[DATA SHOWN — start]

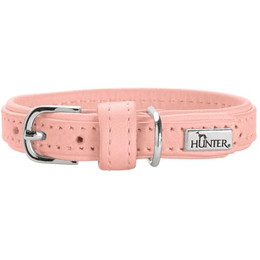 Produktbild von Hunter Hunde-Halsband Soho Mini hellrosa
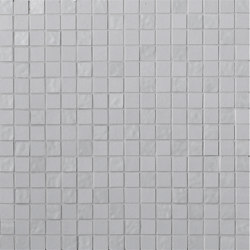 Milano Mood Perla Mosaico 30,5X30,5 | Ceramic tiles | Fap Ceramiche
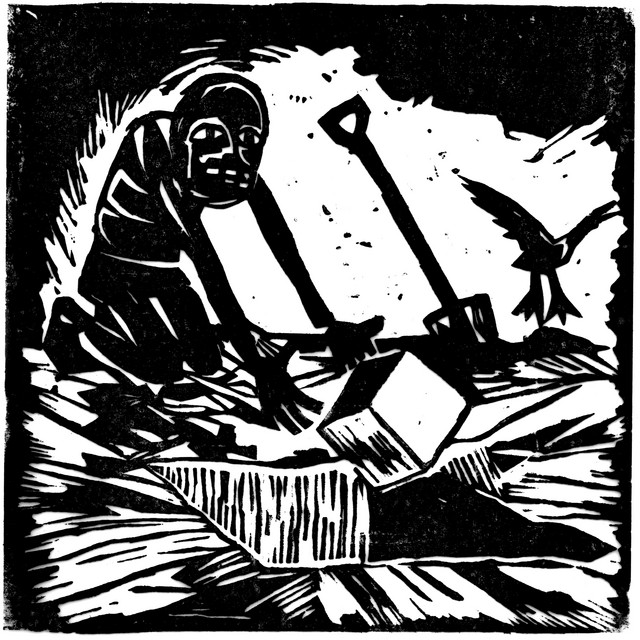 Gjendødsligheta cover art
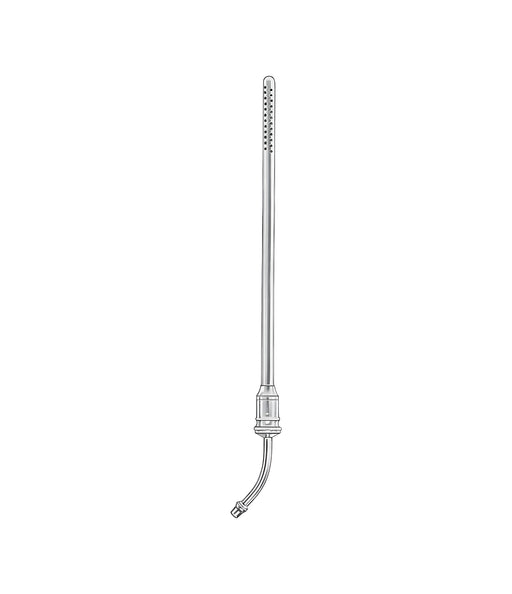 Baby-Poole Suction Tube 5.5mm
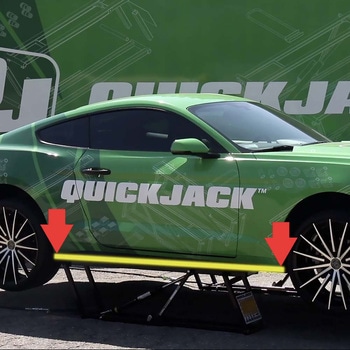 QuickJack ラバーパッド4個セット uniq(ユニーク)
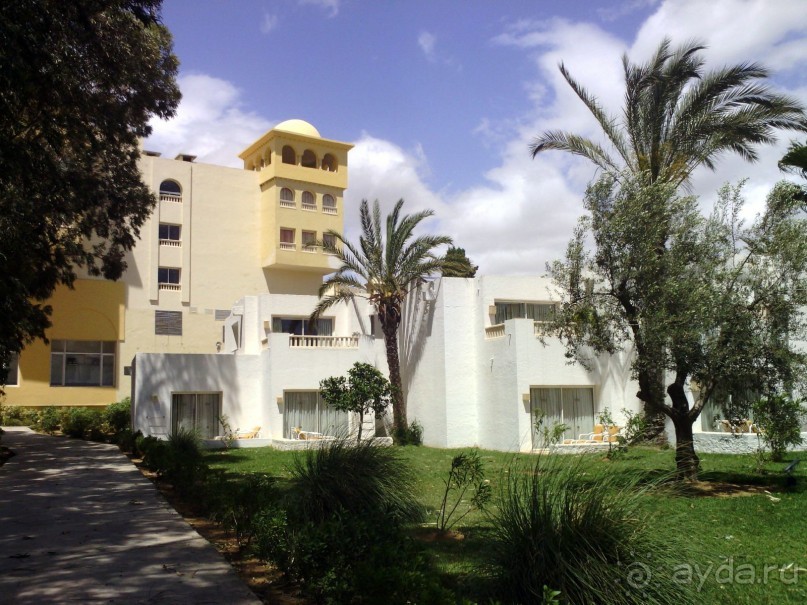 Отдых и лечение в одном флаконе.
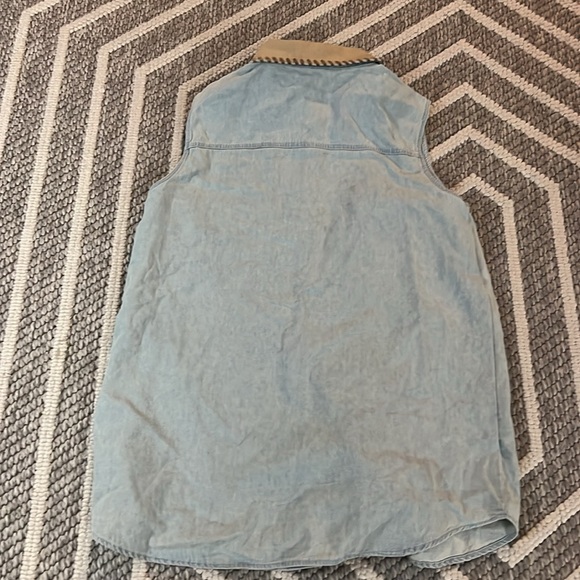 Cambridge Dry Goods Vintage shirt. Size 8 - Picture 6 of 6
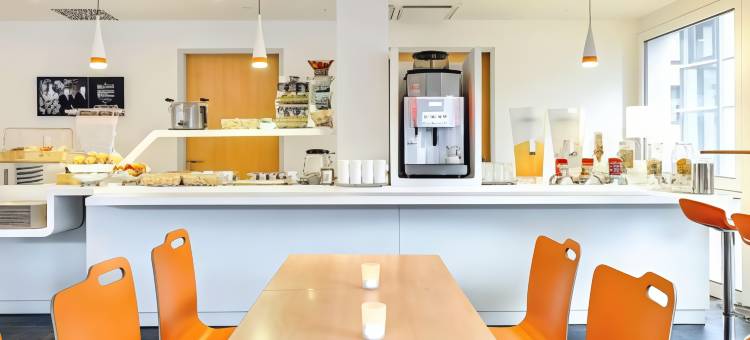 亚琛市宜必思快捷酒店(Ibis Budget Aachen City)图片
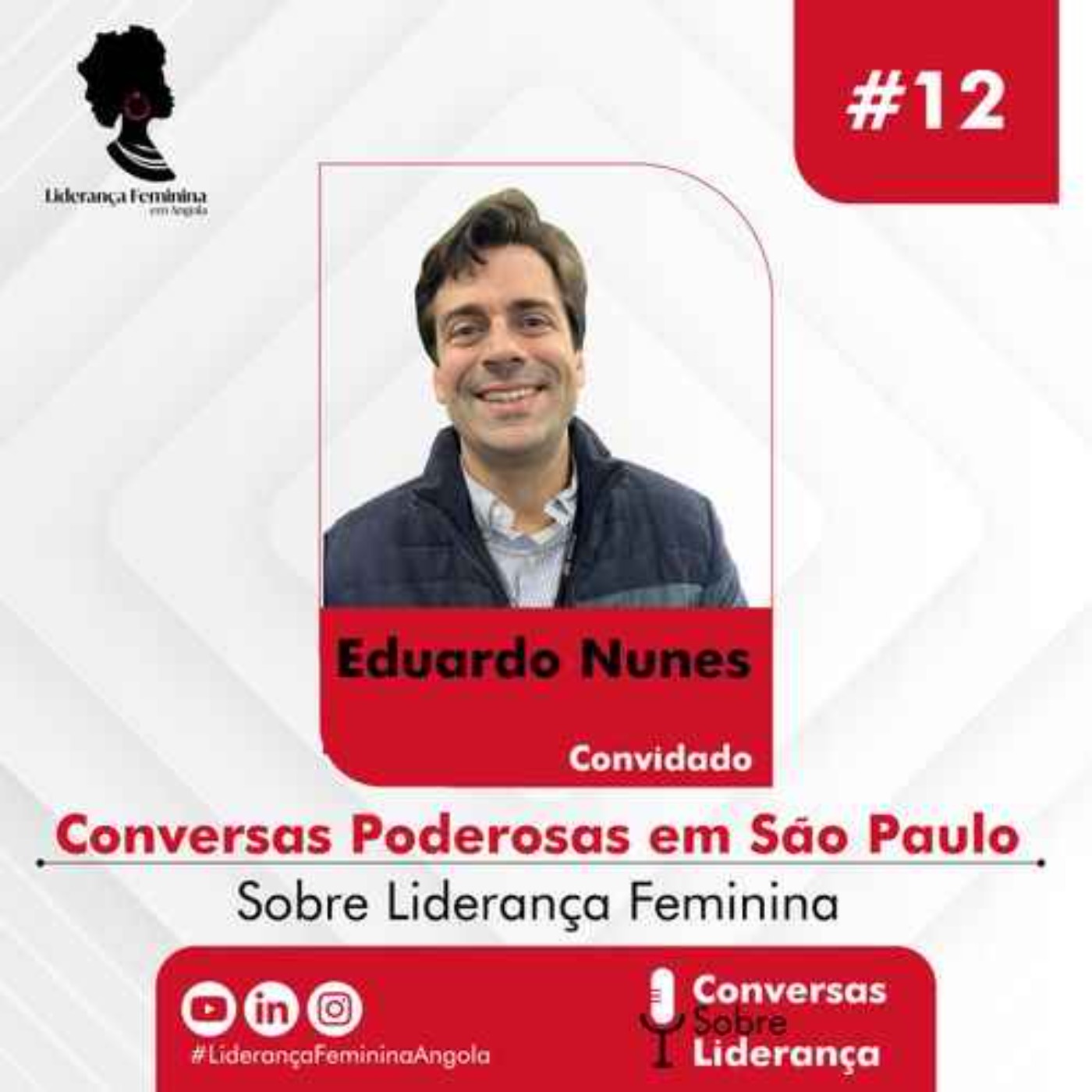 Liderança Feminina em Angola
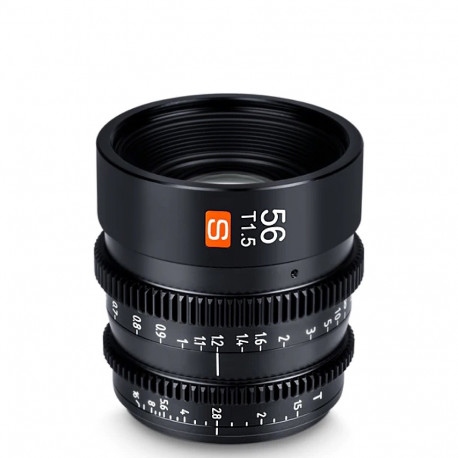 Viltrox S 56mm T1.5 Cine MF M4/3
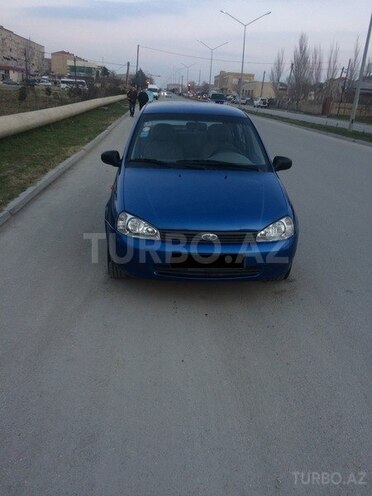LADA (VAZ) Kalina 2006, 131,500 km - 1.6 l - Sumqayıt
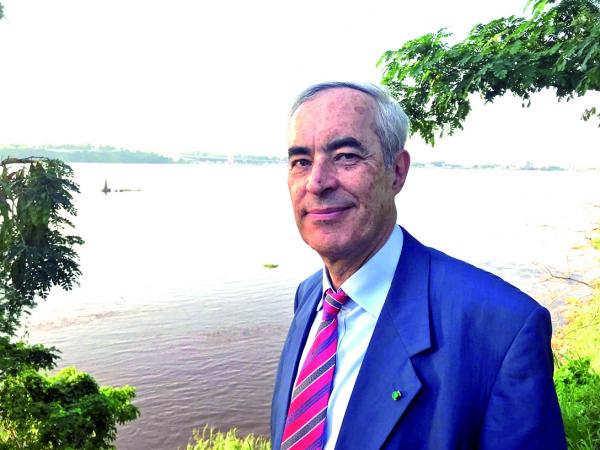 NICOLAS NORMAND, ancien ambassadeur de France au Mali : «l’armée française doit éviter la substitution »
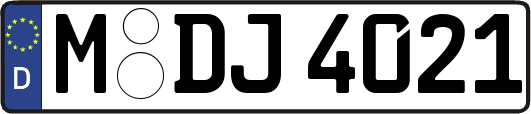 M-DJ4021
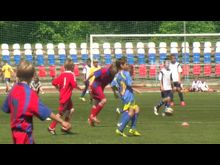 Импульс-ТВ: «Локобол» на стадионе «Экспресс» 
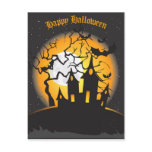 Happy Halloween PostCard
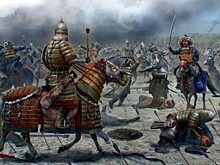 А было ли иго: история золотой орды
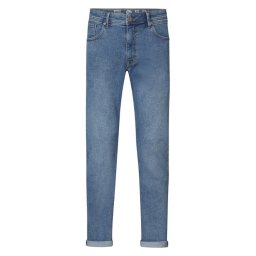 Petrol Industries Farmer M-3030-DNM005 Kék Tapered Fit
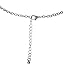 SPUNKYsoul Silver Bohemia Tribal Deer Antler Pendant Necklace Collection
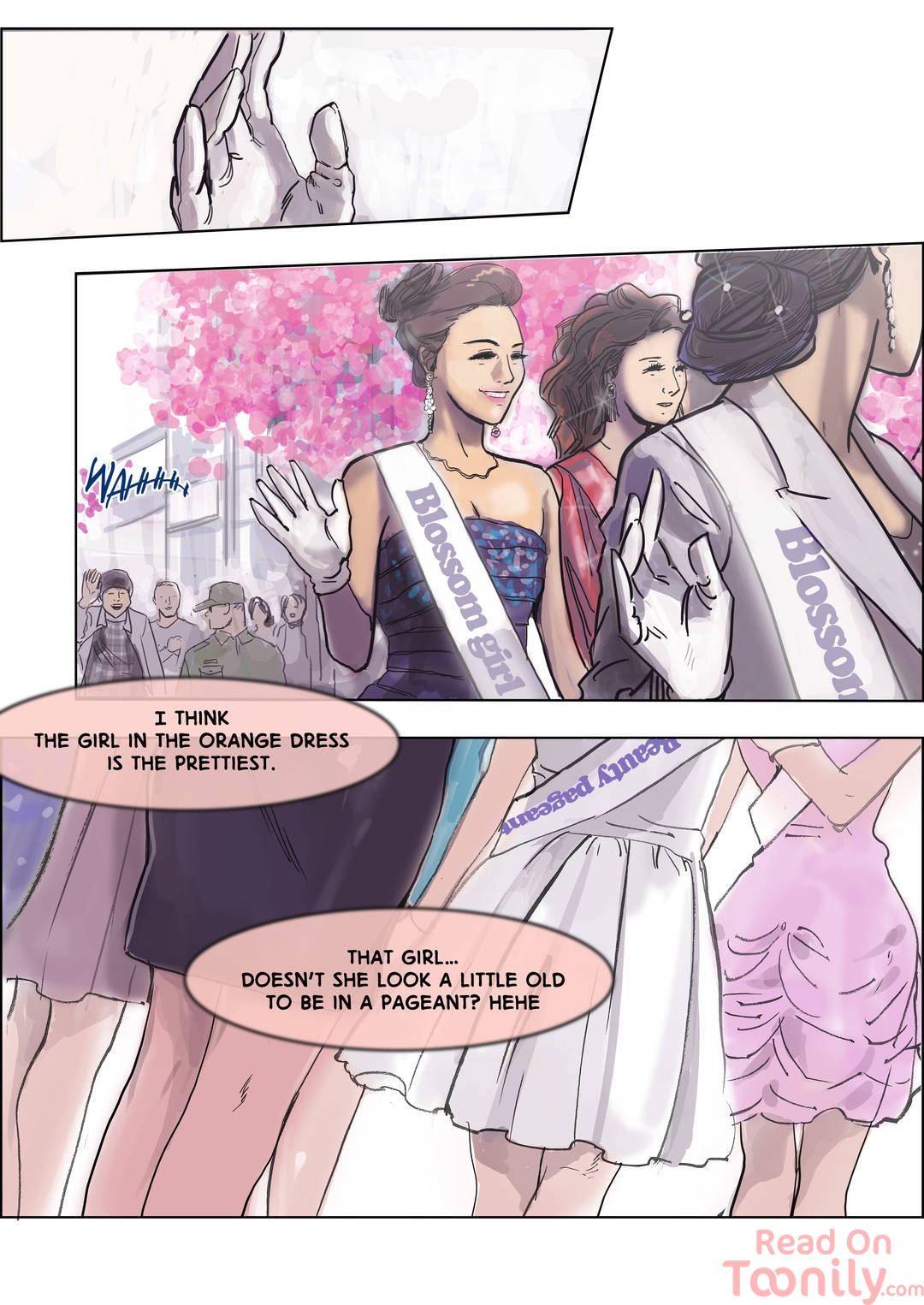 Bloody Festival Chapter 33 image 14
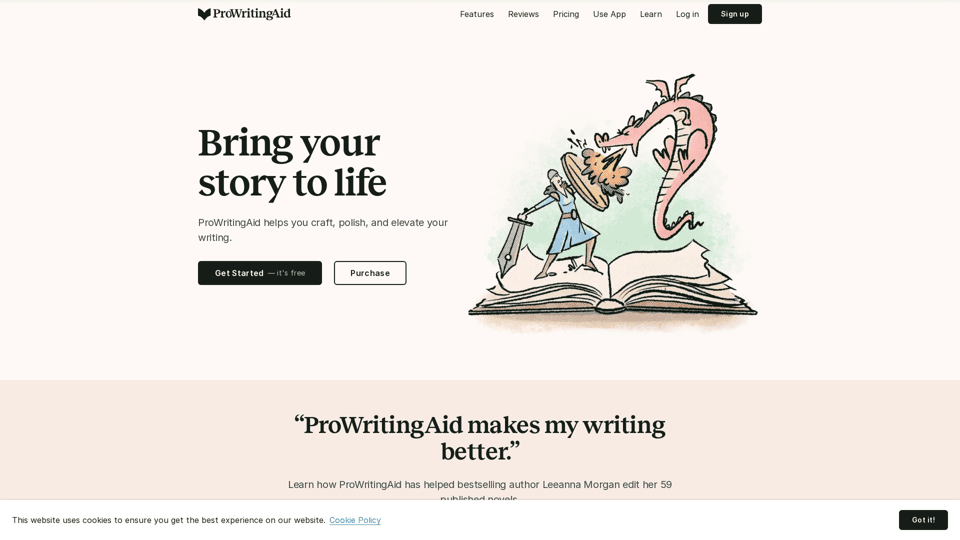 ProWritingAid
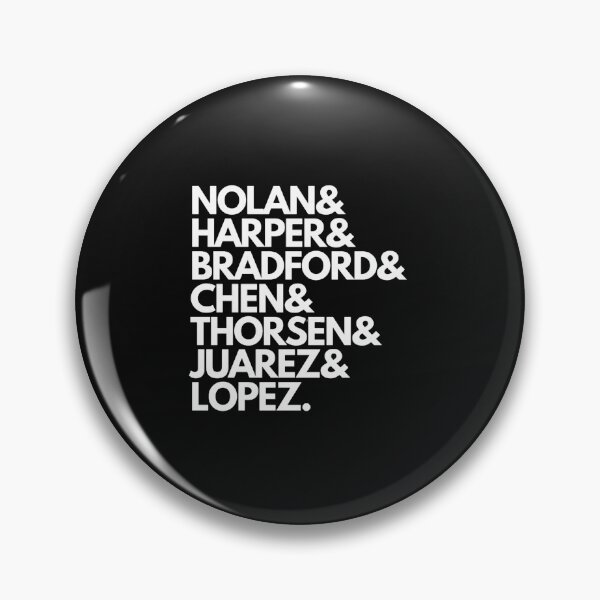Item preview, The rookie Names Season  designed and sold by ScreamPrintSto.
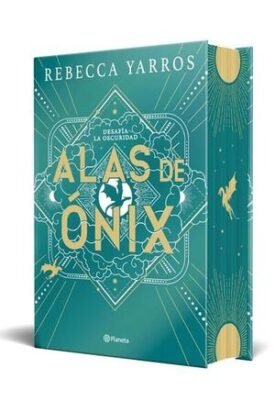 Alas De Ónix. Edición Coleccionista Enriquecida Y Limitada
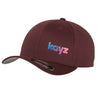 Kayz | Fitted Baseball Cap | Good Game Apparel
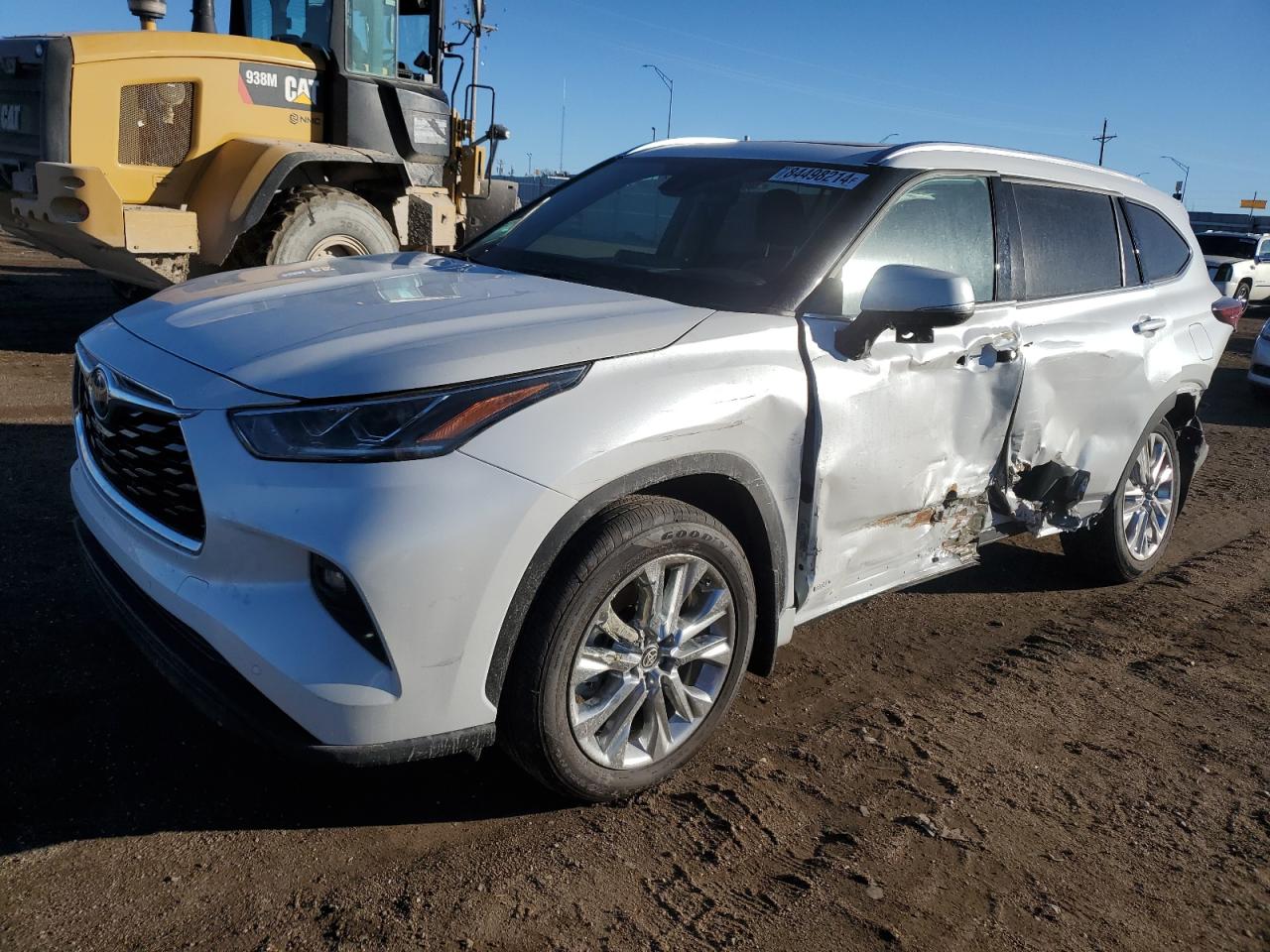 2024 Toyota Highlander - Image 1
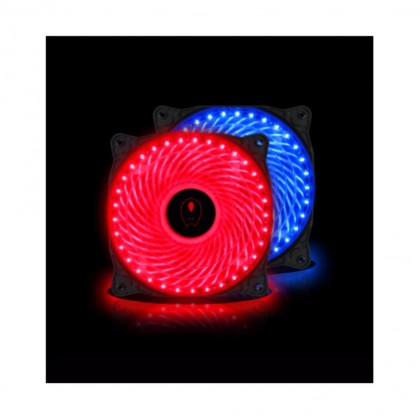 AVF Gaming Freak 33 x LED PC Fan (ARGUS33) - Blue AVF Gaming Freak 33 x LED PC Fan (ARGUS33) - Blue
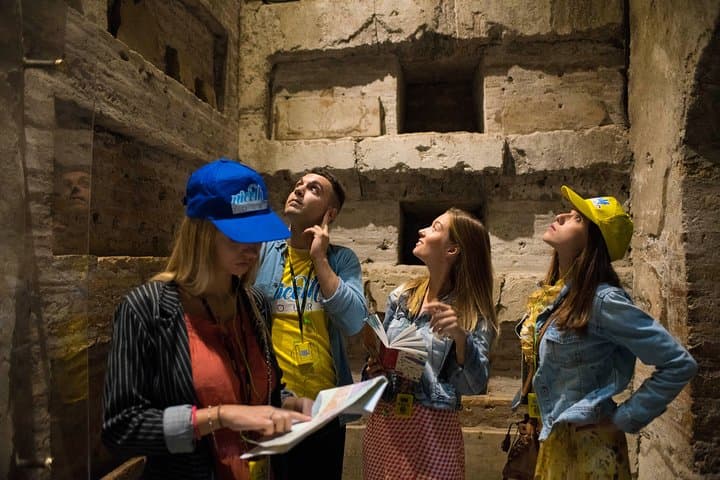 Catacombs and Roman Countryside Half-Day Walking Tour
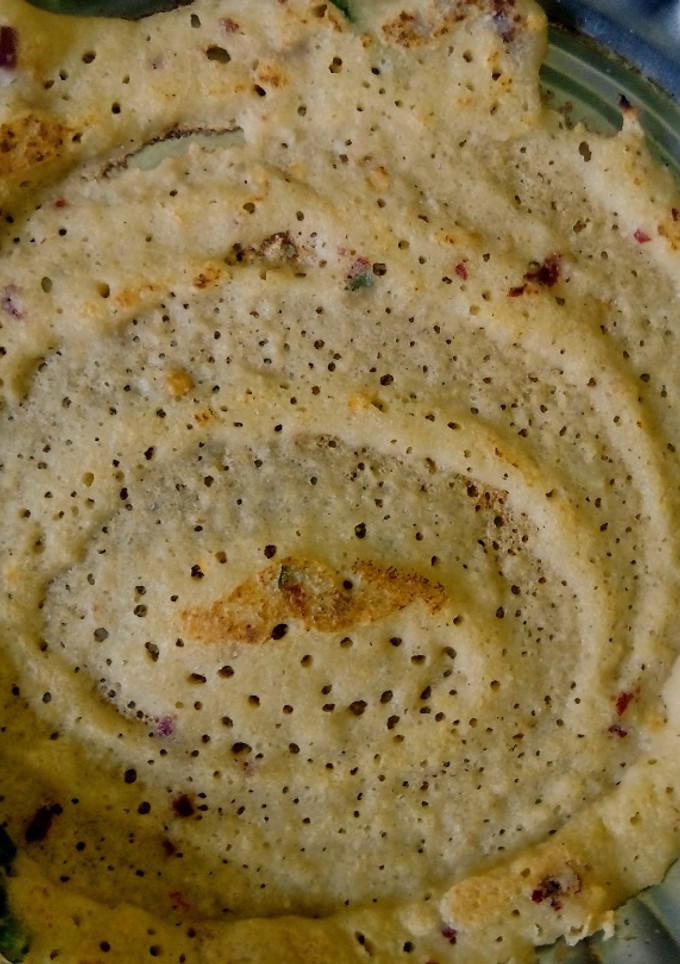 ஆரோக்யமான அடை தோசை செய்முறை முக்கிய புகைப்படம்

[DATA SHOWN — finish]

_THE PROBLEM_
Omit the pictures. Output every record above word for word.

_RESULT BELOW_
 Produktbild von Hunter Hunde-Halsband Soho Mini hellrosa
 Milano Mood Perla Mosaico 30,5X30,5 | Ceramic tiles | Fap Ceramiche
 Gjendødsligheta cover art
 Baby-Poole Suction Tube 5.5mm
 QuickJack ラバーパッド4個セット uniq(ユニーク)
 Отдых и лечение в одном флаконе.
 Cambridge Dry Goods Vintage shirt. Size 8 - Picture 6 of 6
 亚琛市宜必思快捷酒店(Ibis Budget Aachen City)图片
 Liderança Feminina em Angola
 Viltrox S 56mm T1.5 Cine MF M4/3
LADA (VAZ) Kalina 2006, 131,500 km - 1.6 l - Sumqayıt
 NICOLAS NORMAND, ancien ambassadeur de France au Mali : «l’armée française doit éviter la substitution »
 M-DJ4021
 Импульс-ТВ: «Локобол» на стадионе «Экспресс» 
 Happy Halloween PostCard
 А было ли иго: история золотой орды
 Petrol Industries Farmer M-3030-DNM005 Kék Tapered Fit
 SPUNKYsoul Silver Bohemia Tribal Deer Antler Pendant Necklace Collection
 Bloody Festival Chapter 33 image 14
 ProWritingAid
Item preview, The rookie Names Season  designed and sold by ScreamPrintSto.
 Alas De Ónix. Edición Coleccionista Enriquecida Y Limitada
 Kayz | Fitted Baseball Cap | Good Game Apparel
 2024 Toyota Highlander - Image 1
 AVF Gaming Freak 33 x LED PC Fan (ARGUS33) - Blue AVF Gaming Freak 33 x LED PC Fan (ARGUS33) - Blue
 Catacombs and Roman Countryside Half-Day Walking Tour
 ஆரோக்யமான அடை தோசை செய்முறை முக்கிய புகைப்படம்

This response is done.